Creative Variations to Try

  • Spicier Version – Add cayenne or chili flakes
  • Air Fryer Option – Cook at high heat for a lighter version
  • Garlic Butter Twist – Toss in garlic butter before sauce
  • Different Protein – Try chicken or tofu

Troubleshooting Common Issues

  • Soggy Coating – Oil temperature too low or overcrowding
  • Burnt Exterior – Heat too high; reduce slightly
  • Coating Falling Off – Shrimp too wet before dredging
  • Too Saucy – Use less sauce or serve on the side

Why This Recipe Works

This recipe works by using almond flour and oat fiber as a low-carb alternative to traditional breading, creating a crisp texture when fried at the correct temperature. The high heat seals the coating quickly while keeping the shrimp tender inside.

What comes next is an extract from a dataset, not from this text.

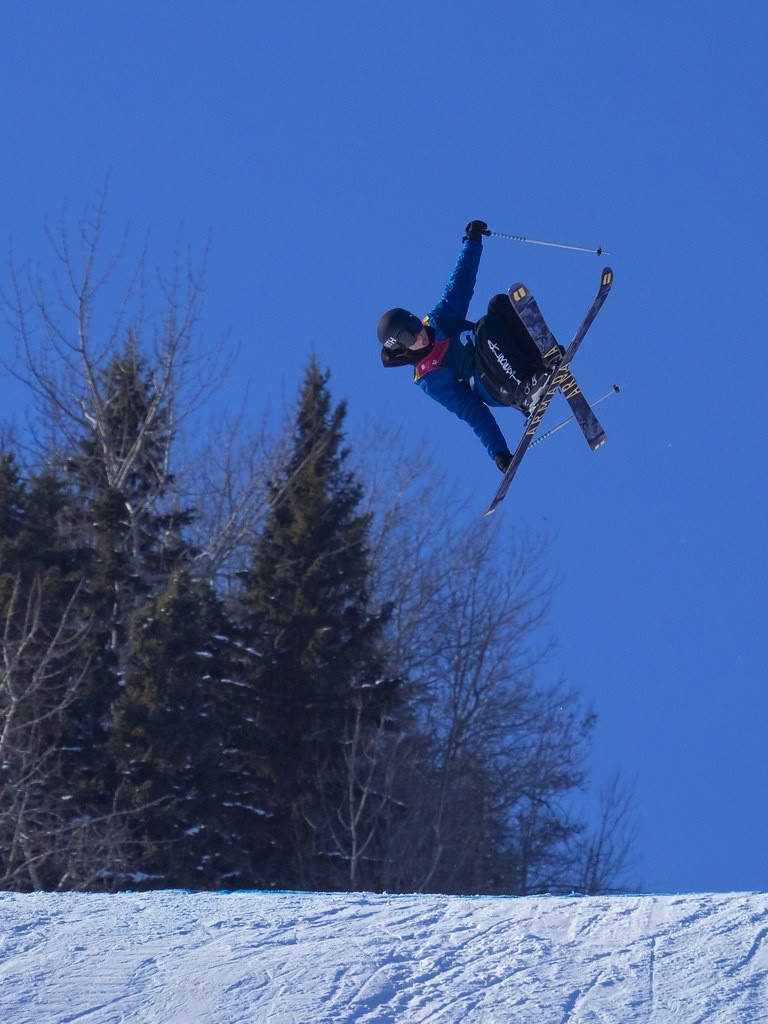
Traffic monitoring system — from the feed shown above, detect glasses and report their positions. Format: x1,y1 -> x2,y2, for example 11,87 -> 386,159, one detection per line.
398,313 -> 422,348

Tossing the shrimp immediately in sauce allows for even coating without losing too much crispness. With approximately 625 calories per serving, this dish provides a high-fat, protein-rich option suitable for keto diets.

Final Thoughts

Quick keto bang bang shrimp is a flavorful, satisfying dish that proves low-carb meals can still be indulgent and exciting. Its crispy coating and bold sauce make it a standout option for both meals and appetizers. For a lighter version, consider air frying or reducing the sauce while still maintaining its signature flavor.